Exercício proposto A —
Cite integralmente o trecho dado, reproduzindo cada verso e cada linha tal como aparecem.

Trecho dado —

+-------+

Divirta-se, meu bem, e receba beijos carinhosos de seu
Albert.
[Albert Einstein-Mileva Maric': cartas de amor/ Jürgen Renn e Robert Schulmann (orgs.); tradução: Telma Médice Nóbrega. Campinas, SP: Papirus, 1992]
domingo, julho 05, 2015
Endless
O sol nasce
o céu azula
o frio corta
o silêncio reina
o tempo passa
o tempo passa
o tempo passa
o sol se põe
o céu escurece
o frio gela
o silêncio permanece
o tempo passa
o tempo passa
o tempo passa
quinta-feira, julho 02, 2015
As palavras
São como cristal,
as palavras.
Algumas, um punhal,
um incêndio.
Outras,
orvalho apenas.
Secretas vêm, cheias de memória.
Inseguras navegam:
barcos ou beijos,
as águas estremecem.
Desamparadas, inocentes,
leves.
Tecidas são de luz
e são a noite.
E mesmo pálidas
verdes paraísos lembram ainda.
Quem as escuta? Quem
as recolhe, assim,
cruéis, desfeitas,
nas suas conchas puras?
[Eugénio de Andrade]
(a imagem que ilustra o poema foi publicada na página do facebook Artes & Poesia: uma das inúmeras páginas que unem, como o próprio nome diz, arte e poesia. O mérito da composição é, portanto, todo dela).

+-------+

Trechos de dados —
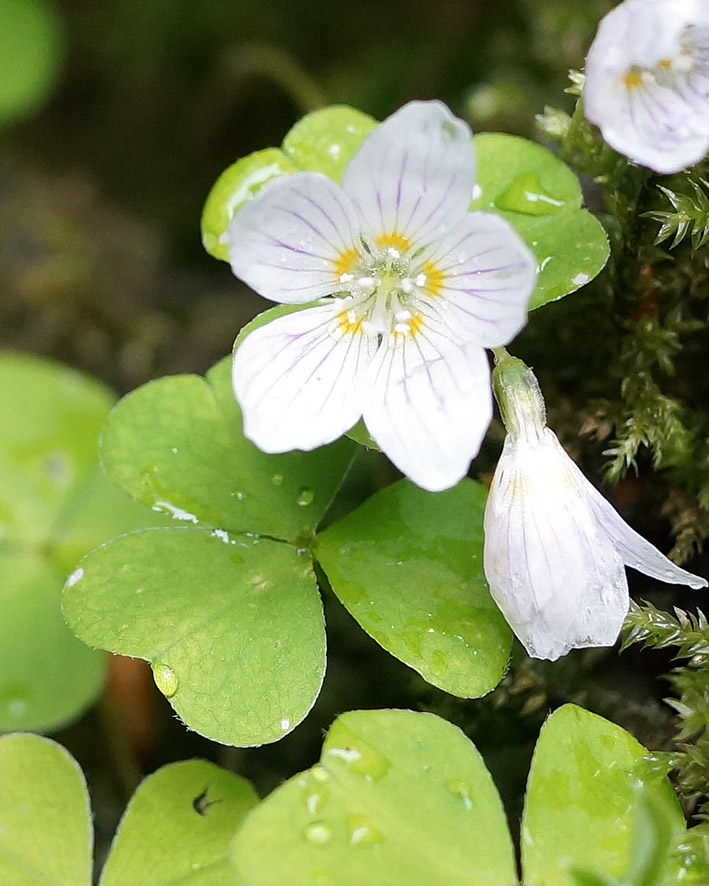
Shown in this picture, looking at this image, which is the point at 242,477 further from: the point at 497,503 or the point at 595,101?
the point at 595,101

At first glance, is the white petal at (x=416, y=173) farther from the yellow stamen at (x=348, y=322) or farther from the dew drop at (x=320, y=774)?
the dew drop at (x=320, y=774)

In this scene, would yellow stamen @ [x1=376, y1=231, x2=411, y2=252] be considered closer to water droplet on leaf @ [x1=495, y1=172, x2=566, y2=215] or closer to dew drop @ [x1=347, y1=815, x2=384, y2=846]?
water droplet on leaf @ [x1=495, y1=172, x2=566, y2=215]

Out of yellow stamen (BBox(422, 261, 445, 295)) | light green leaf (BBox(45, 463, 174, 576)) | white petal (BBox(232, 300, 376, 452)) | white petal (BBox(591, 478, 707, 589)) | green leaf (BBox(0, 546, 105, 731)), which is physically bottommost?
green leaf (BBox(0, 546, 105, 731))

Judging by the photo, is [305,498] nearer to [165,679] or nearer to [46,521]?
[165,679]

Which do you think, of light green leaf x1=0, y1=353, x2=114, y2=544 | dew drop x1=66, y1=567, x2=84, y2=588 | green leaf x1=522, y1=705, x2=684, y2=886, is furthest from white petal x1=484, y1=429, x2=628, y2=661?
light green leaf x1=0, y1=353, x2=114, y2=544

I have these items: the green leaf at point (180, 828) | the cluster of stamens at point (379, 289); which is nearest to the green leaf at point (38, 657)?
the green leaf at point (180, 828)
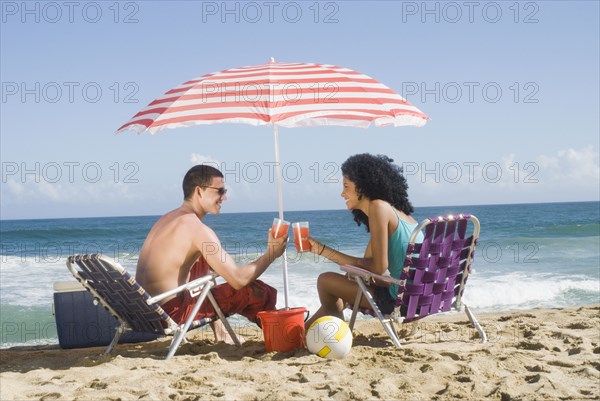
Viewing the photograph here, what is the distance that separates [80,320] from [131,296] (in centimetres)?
139

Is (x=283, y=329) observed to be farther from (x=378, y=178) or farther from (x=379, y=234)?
(x=378, y=178)

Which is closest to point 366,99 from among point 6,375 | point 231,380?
point 231,380

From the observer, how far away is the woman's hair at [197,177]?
15.8ft

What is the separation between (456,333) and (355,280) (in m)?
1.16

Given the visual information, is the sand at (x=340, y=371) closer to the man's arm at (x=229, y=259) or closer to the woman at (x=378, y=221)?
the woman at (x=378, y=221)

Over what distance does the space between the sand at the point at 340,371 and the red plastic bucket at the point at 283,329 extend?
71 millimetres

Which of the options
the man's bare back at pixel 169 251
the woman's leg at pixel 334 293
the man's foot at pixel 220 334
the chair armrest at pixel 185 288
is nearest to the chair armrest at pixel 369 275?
the woman's leg at pixel 334 293

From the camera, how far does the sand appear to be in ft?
12.5

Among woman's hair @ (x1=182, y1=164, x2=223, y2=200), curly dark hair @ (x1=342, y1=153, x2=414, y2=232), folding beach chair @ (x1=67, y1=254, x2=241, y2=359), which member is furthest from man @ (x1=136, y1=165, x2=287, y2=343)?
curly dark hair @ (x1=342, y1=153, x2=414, y2=232)

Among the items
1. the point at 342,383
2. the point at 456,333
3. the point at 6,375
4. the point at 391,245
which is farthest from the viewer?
the point at 456,333

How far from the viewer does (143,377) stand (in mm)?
4125

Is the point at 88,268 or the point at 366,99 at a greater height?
the point at 366,99

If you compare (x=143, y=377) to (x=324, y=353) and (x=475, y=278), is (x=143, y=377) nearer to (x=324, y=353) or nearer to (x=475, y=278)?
(x=324, y=353)

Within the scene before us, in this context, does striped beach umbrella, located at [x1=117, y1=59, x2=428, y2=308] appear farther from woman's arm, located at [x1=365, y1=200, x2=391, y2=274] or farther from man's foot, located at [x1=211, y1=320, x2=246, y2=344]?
man's foot, located at [x1=211, y1=320, x2=246, y2=344]
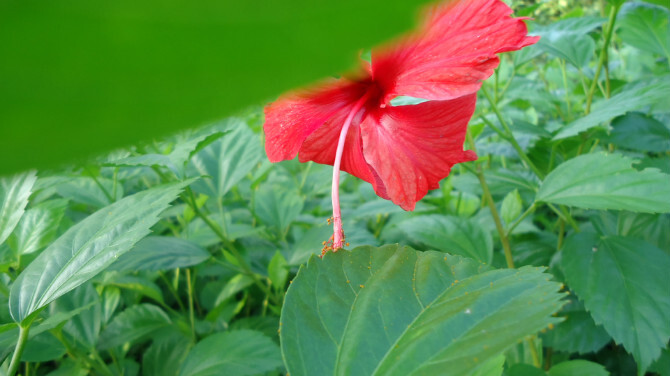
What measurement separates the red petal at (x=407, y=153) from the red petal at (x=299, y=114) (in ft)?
0.10

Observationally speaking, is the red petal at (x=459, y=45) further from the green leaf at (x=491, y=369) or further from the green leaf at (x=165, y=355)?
the green leaf at (x=165, y=355)

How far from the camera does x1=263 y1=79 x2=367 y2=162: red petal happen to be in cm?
36

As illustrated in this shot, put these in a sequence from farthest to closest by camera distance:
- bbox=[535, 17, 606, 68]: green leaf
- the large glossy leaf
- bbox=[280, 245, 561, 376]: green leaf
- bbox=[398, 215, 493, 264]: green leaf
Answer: bbox=[535, 17, 606, 68]: green leaf, bbox=[398, 215, 493, 264]: green leaf, bbox=[280, 245, 561, 376]: green leaf, the large glossy leaf

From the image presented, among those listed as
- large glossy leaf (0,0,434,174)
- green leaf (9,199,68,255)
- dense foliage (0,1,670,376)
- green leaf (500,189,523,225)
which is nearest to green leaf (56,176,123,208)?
dense foliage (0,1,670,376)

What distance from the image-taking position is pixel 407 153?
35cm

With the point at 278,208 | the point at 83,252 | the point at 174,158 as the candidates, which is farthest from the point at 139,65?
the point at 278,208

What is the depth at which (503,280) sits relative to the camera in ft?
0.97

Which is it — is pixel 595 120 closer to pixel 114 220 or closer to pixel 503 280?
pixel 503 280

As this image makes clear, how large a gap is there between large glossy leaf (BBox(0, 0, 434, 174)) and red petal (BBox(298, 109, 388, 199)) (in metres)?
0.32

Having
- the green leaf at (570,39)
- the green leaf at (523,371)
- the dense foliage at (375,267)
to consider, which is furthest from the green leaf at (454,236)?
the green leaf at (570,39)

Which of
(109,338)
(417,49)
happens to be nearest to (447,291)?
(417,49)

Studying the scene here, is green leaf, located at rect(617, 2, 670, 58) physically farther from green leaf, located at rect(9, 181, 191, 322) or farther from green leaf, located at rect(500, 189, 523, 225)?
green leaf, located at rect(9, 181, 191, 322)

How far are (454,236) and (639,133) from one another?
36 cm

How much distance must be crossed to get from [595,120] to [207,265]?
624mm
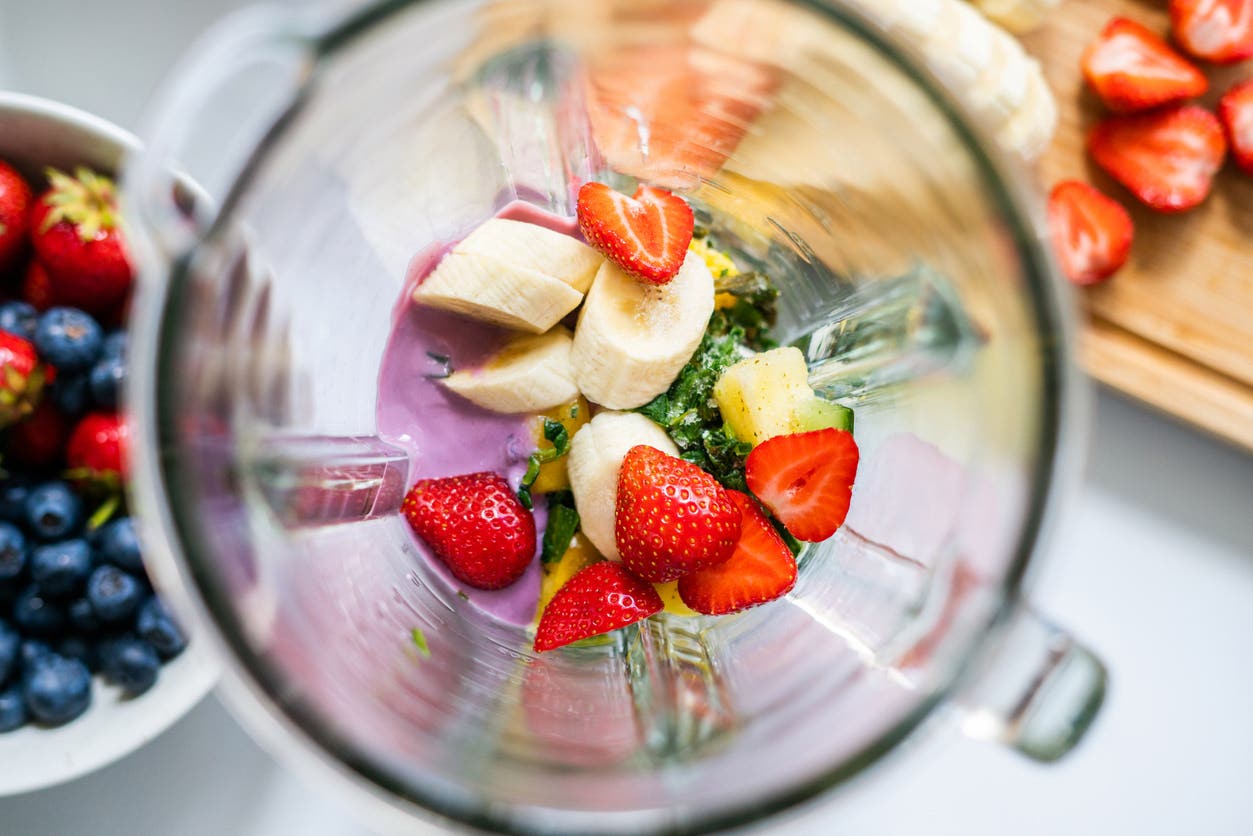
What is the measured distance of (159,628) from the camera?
0.72 meters

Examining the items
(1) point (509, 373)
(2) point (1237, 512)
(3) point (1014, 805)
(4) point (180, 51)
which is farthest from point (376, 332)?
(2) point (1237, 512)

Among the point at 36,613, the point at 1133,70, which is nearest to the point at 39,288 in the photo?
the point at 36,613

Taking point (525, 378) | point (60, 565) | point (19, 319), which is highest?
point (525, 378)

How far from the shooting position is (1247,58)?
997mm

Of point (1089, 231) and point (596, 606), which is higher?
point (1089, 231)

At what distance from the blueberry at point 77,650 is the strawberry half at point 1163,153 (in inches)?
41.0

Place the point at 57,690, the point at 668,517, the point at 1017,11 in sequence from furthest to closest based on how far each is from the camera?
the point at 1017,11 < the point at 57,690 < the point at 668,517

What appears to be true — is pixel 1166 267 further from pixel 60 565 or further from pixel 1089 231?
pixel 60 565

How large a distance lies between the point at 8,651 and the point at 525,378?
1.56 ft

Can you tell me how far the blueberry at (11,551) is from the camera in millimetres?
729

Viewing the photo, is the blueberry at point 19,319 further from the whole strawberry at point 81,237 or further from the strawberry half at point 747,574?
the strawberry half at point 747,574

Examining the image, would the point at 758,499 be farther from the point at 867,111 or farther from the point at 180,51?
the point at 180,51

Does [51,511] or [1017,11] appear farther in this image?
[1017,11]

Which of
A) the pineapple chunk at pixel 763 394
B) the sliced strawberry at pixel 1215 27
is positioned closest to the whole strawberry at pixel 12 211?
the pineapple chunk at pixel 763 394
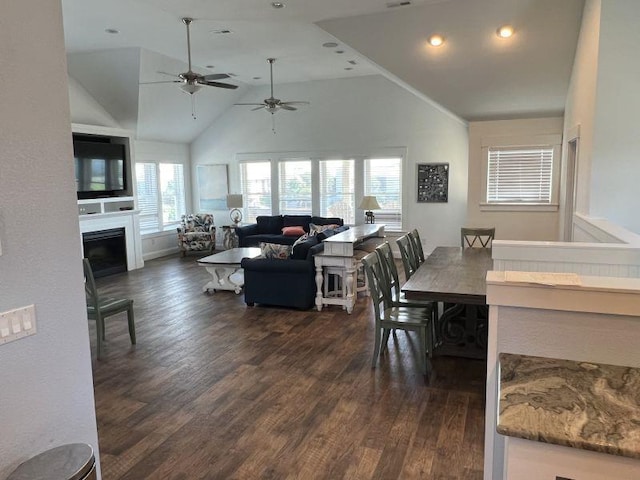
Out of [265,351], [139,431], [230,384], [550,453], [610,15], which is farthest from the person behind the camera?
[265,351]

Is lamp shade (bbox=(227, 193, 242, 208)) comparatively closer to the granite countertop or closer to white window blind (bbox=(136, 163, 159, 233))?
white window blind (bbox=(136, 163, 159, 233))

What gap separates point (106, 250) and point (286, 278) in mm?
4166

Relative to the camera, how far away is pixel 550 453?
4.25ft

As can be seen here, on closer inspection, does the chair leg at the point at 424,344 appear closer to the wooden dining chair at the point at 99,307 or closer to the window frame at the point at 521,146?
the wooden dining chair at the point at 99,307

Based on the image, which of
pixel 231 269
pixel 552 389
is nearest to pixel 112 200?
pixel 231 269

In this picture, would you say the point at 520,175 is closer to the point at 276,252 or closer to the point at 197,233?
the point at 276,252

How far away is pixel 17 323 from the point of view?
5.46 ft

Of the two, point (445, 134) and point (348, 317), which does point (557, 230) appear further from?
point (348, 317)

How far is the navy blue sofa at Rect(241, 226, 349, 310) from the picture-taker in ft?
18.4

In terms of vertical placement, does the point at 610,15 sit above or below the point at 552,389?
above

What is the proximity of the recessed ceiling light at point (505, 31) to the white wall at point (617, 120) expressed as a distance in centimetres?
121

+-------+

Exercício proposto B —
Nas linhas, no intervalo que vai do início delas até a linha que contém "71 millimetres", ambas as pontas incluídas, troque "sand" por "soil" e apresente somente esse intervalo, sem nenhuma outra alteração. Deixe as imagens de fora da resposta.

Resposta A —
Divirta-se, meu bem, e receba beijos carinhosos de seu
Albert.
[Albert Einstein-Mileva Maric': cartas de amor/ Jürgen Renn e Robert Schulmann (orgs.); tradução: Telma Médice Nóbrega. Campinas, SP: Papirus, 1992]
domingo, julho 05, 2015
Endless
O sol nasce
o céu azula
o frio corta
o silêncio reina
o tempo passa
o tempo passa
o tempo passa
o sol se põe
o céu escurece
o frio gela
o silêncio permanece
o tempo passa
o tempo passa
o tempo passa
quinta-feira, julho 02, 2015
As palavras
São como cristal,
as palavras.
Algumas, um punhal,
um incêndio.
Outras,
orvalho apenas.
Secretas vêm, cheias de memória.
Inseguras navegam:
barcos ou beijos,
as águas estremecem.
Desamparadas, inocentes,
leves.
Tecidas são de luz
e são a noite.
E mesmo pálidas
verdes paraísos lembram ainda.
Quem as escuta? Quem
as recolhe, assim,
cruéis, desfeitas,
nas suas conchas puras?
[Eugénio de Andrade]
(a imagem que ilustra o poema foi publicada na página do facebook Artes & Poesia: uma das inúmeras páginas que unem, como o próprio nome diz, arte e poesia. O mérito da composição é, portanto, todo dela).

Resposta B —
Shown in this picture, looking at this image, which is the point at 242,477 further from: the point at 497,503 or the point at 595,101?
the point at 595,101

At first glance, is the white petal at (x=416, y=173) farther from the yellow stamen at (x=348, y=322) or farther from the dew drop at (x=320, y=774)?
the dew drop at (x=320, y=774)

In this scene, would yellow stamen @ [x1=376, y1=231, x2=411, y2=252] be considered closer to water droplet on leaf @ [x1=495, y1=172, x2=566, y2=215] or closer to dew drop @ [x1=347, y1=815, x2=384, y2=846]?
water droplet on leaf @ [x1=495, y1=172, x2=566, y2=215]

Out of yellow stamen (BBox(422, 261, 445, 295)) | light green leaf (BBox(45, 463, 174, 576)) | white petal (BBox(232, 300, 376, 452)) | white petal (BBox(591, 478, 707, 589)) | green leaf (BBox(0, 546, 105, 731)), which is physically bottommost?
green leaf (BBox(0, 546, 105, 731))

Judging by the photo, is [305,498] nearer to [165,679] or nearer to [46,521]?
[165,679]

Which do you think, of light green leaf x1=0, y1=353, x2=114, y2=544 | dew drop x1=66, y1=567, x2=84, y2=588 | green leaf x1=522, y1=705, x2=684, y2=886, is furthest from white petal x1=484, y1=429, x2=628, y2=661?
light green leaf x1=0, y1=353, x2=114, y2=544

I have these items: the green leaf at point (180, 828) | the cluster of stamens at point (379, 289); which is nearest to the green leaf at point (38, 657)?
the green leaf at point (180, 828)
Viewing the photograph here, what is the distance that separates [80,320] from [131,296] (in centimetres)?
139

Is (x=283, y=329) observed to be farther from (x=378, y=178) or farther from (x=379, y=234)?
(x=378, y=178)

Which is closest to point 366,99 from among point 6,375 | point 231,380?
point 231,380

From the observer, how far away is the woman's hair at [197,177]?
15.8ft

What is the separation between (456,333) and (355,280) (in m)?
1.16

Given the visual information, is the soil at (x=340, y=371) closer to the man's arm at (x=229, y=259) or closer to the woman at (x=378, y=221)?
the woman at (x=378, y=221)

Over what distance does the space between the soil at the point at 340,371 and the red plastic bucket at the point at 283,329 extend?
71 millimetres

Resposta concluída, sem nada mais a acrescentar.